Metin bölümü:
──────
Sakarya Üniversitesi (SAÜ) Türk – Ermeni İlişkileri Araştırma Merkezi Müdürü Prof. Dr. Haluk Selvi, "Millet-i Sadıka’da İsyan: Ermeni Komitacılar’ın Gizli Mektupları" adlı kitabında, Ermeni komitacıların aralarındaki yazışmaları topladı.
Ermeni komitalarının 1878-1923 yılları arasındaki eylemlerini, faaliyetlerini, çalışma yöntemlerini içeren kitap, Osmanlı Arşivi’nden elde edilen ve bugüne kadar yayınlanmamış olan 100 mektuptan oluşuyor. Kitapta, Ermeni komitacıların kimi zaman eylemlerini planlamak, kimi zaman silahlanmak, kimi zaman da cemiyete parasal destek sağlamak için haberleşmelerinin detayları yer alıyor.
Prof. Dr. Selvi, yaptığı açıklamada, 10 yıldır Ermeni meselesiyle ilgili belge, bilgi ve dokümanların birçoğunu incelediğini söyledi.
Selvi, "Araştırmalarımızla itirafnamelere ve mektuplara ulaştık. Amaç ‘Tehcir neden gerçekleştirildi?’ sorusuna cevap bulmaktır. 1915 yılında Ermeniler durduk yere Osmanlı’nın sadık bir tebaası olarak mı tehcir edilip, göçe tabi tutuldular, yoksa bir bağımsızlık hareketi mi vardı? Bunun cevabını aramaya çalıştık arşiv belgelerinde. Hem itirafnamelerde, hem de mektuplarda gördük ki; Ermeniler gerçekten bir bağımsızlık düşüncesi içindeler. Osmanlı’dan ayrılıp bağımsız bir devlet kurma düşüncesiyle hareket etmişler. Birinci Dünya Savaşı’nı fırsat bilerek bu bağımsızlık düşüncesini ihtilal halinde organize bir şekilde uygulamaya koymuşlar. İngiltere, Fransa ve Rusya, Osmanlı’nın karşı cephesinde yer aldığı için onların bu eylemlerini desteklemiştir" dedi.
──────
Verilen veriler:
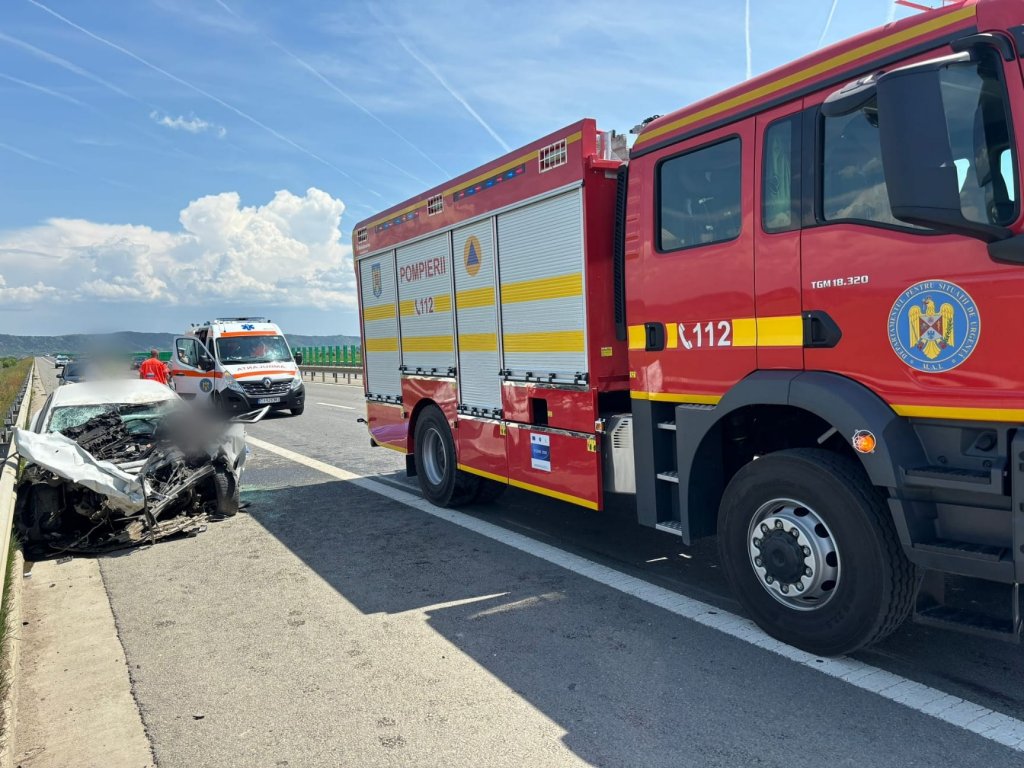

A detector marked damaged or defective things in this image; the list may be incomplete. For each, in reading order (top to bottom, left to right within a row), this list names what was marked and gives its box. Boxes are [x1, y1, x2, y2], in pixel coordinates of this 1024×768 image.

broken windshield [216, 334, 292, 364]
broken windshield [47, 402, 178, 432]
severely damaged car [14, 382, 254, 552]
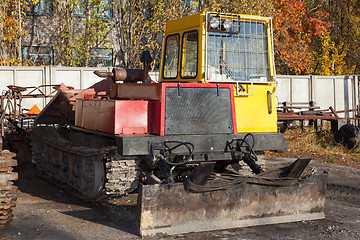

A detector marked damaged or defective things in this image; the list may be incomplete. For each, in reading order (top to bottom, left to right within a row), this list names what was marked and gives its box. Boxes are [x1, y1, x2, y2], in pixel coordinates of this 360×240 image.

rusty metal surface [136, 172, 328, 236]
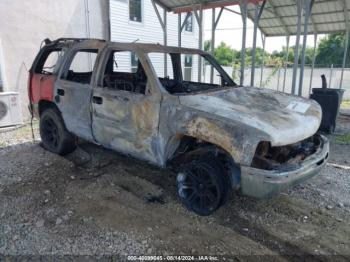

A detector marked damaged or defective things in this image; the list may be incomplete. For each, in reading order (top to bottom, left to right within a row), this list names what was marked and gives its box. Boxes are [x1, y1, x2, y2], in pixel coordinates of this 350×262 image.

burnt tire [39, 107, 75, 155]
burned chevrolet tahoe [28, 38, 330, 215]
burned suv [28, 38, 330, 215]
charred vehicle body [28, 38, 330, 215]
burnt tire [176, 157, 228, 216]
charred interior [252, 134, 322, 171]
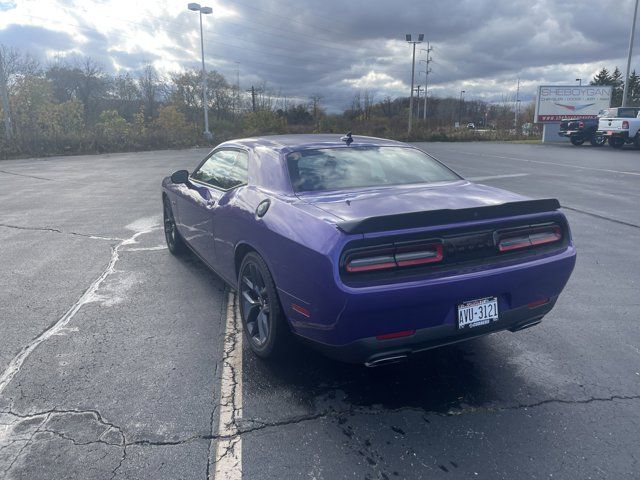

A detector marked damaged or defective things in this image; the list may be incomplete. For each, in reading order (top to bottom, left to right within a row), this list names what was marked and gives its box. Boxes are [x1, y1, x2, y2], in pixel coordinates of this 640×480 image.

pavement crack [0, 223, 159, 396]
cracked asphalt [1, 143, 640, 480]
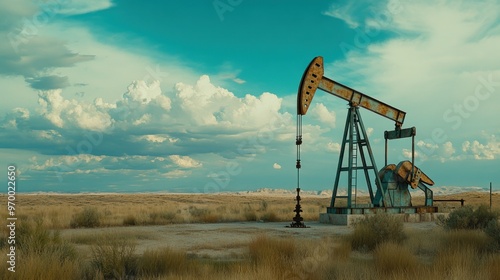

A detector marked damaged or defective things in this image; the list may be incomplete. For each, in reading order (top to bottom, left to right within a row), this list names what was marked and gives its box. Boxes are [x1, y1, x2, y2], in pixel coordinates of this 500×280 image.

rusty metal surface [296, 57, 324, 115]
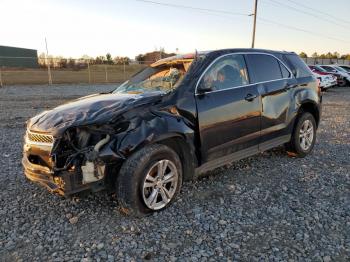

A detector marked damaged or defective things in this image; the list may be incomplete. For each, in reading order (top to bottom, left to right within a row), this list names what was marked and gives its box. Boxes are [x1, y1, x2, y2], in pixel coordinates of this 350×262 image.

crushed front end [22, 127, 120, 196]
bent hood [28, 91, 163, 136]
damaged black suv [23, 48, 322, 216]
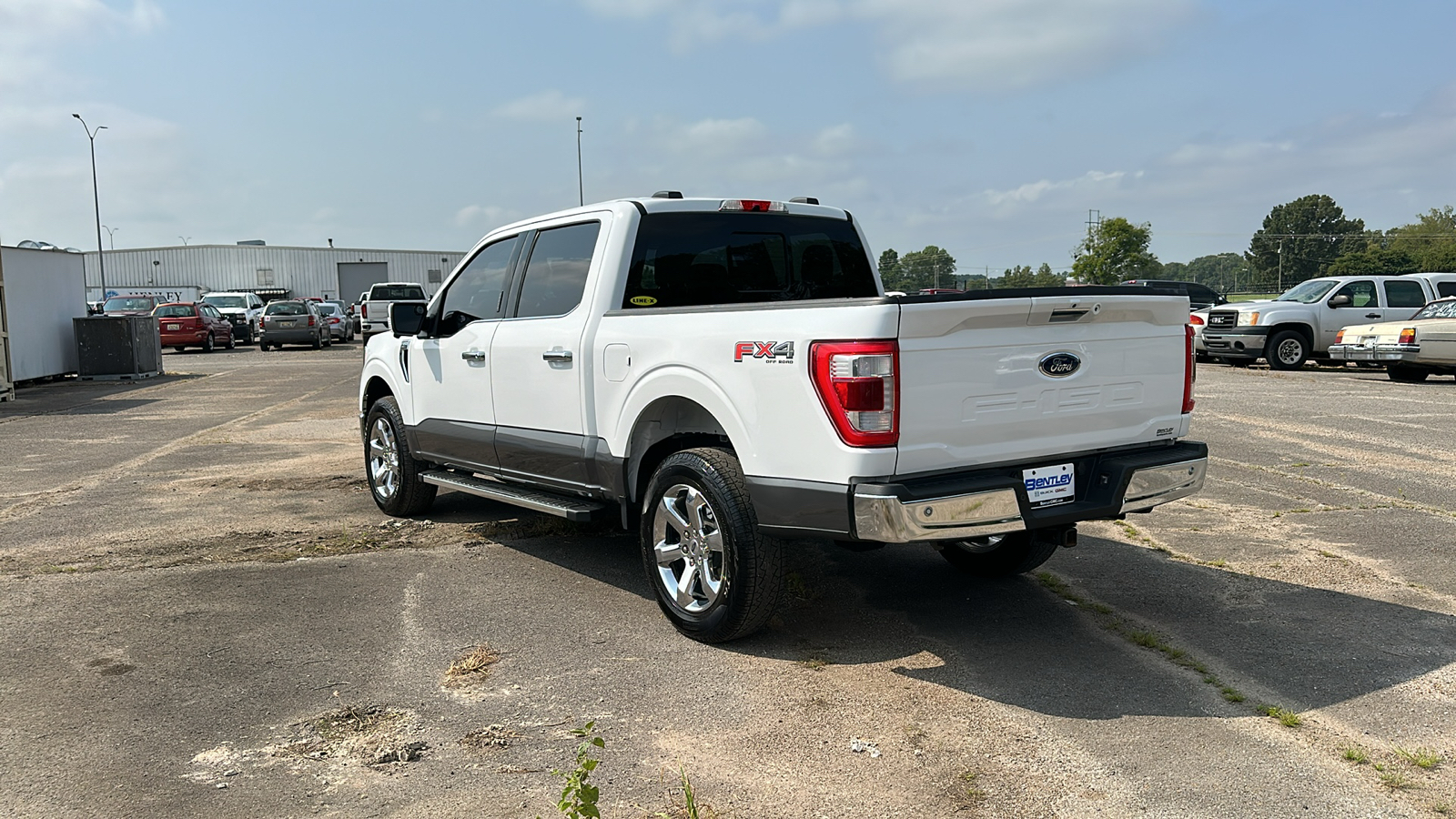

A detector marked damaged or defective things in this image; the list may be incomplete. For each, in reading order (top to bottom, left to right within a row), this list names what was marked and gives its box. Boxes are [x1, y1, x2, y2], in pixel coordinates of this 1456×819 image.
──────
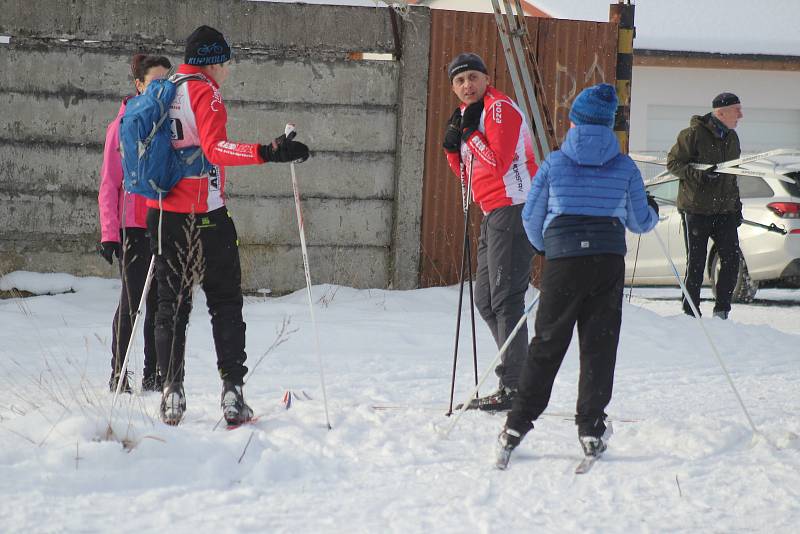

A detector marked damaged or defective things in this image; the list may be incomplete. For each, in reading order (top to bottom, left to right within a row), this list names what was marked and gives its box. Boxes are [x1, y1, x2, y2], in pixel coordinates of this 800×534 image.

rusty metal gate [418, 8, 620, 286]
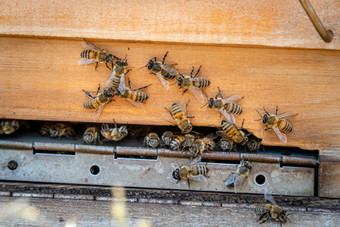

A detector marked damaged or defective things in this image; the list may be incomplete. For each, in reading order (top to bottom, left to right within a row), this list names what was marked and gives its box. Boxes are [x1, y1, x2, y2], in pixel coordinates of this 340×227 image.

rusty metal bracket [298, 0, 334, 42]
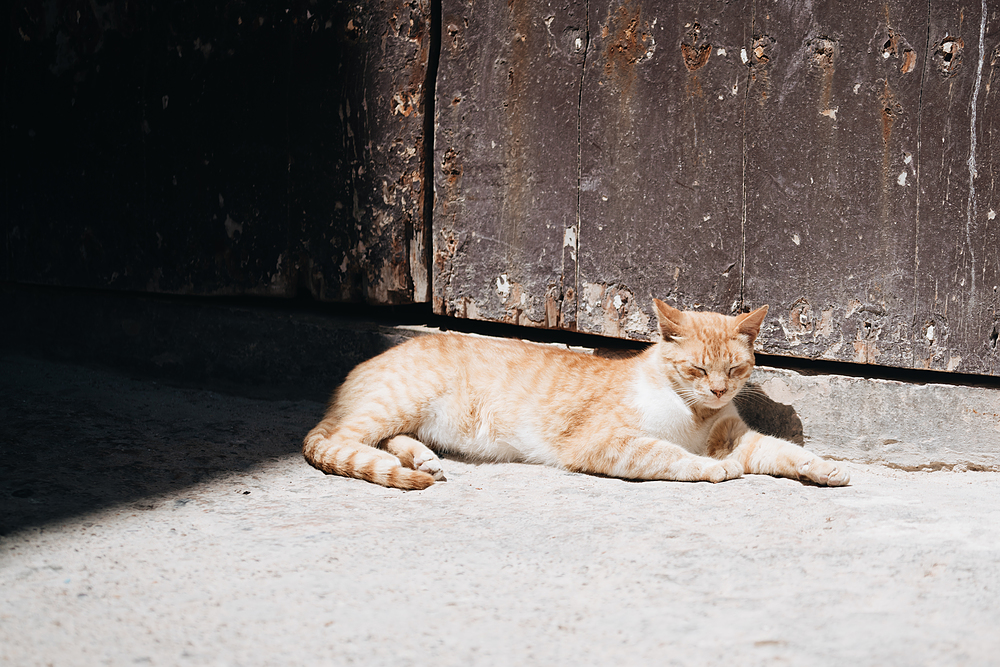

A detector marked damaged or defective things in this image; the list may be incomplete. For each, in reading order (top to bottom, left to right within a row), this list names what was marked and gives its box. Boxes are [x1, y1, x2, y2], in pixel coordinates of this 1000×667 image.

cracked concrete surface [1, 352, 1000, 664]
──────
Yapılacak iş:
Ermeni komitacıların gizli mektuplarını derleyen kitapla ilgili haberi, son cümlesinden sonra kaldığı yerden sürdürün.

Yanıt:
Araştırmaları sırasında savaş boyunca ABD’deki Ermenilerin varlarını yoklarını Amerika ve İngiltere uğruna harcadıklarına dair bilgiler edindiğine dikkati çeken Haluk Selvi, "Düşünceleri, ‘İngiltere ve Fransa Osmanlı’yı mağlup etsin, biz de nihai hedefimize ulaşalım.’ Bu mektuplar Osmanlı’nın Ermenileri tehcir etmesinde ki haklı gerekçeleri ortaya koyuyor" dedi.
Kitabında, Osmanlı topraklarında yaşayan Ermenilerin savaş çıktığında Fransız, İngiliz ve Rus ordusuna gönüllü olarak kaydolduğunun emareleri bulunduğunu dile getiren Selvi, Osmanlı’nın her şeye rağmen Ermenileri kendi topraklarına yerleştirerek savaş alanının dışına taşıdığına işaret etti.
"ERMENİ YA DA FRANSIZ BAYRAĞI OLMAYAN MÜSLÜMANLAR HAPSEDİLDİ"
Kitapta, Ermenilerin işgal kuvvetlerinin yanlarında yer aldıklarına işaret eden mektuplara yer verildi.
Mersin’de bulunan komitacı Dires Nazbaryan tarafından Diyarbakır’daki bir komitacıya gönderilen mektupta, "Burada bulunan Müslümanlardan yanında Ermeni ya da Fransız bayrağı olmayanlar hapsediliyor. Ermenistan kurulacaktır. Bir süre sonra sizleri memnun edecek müjdeler vereceğiz" ifadeleri yer alıyor.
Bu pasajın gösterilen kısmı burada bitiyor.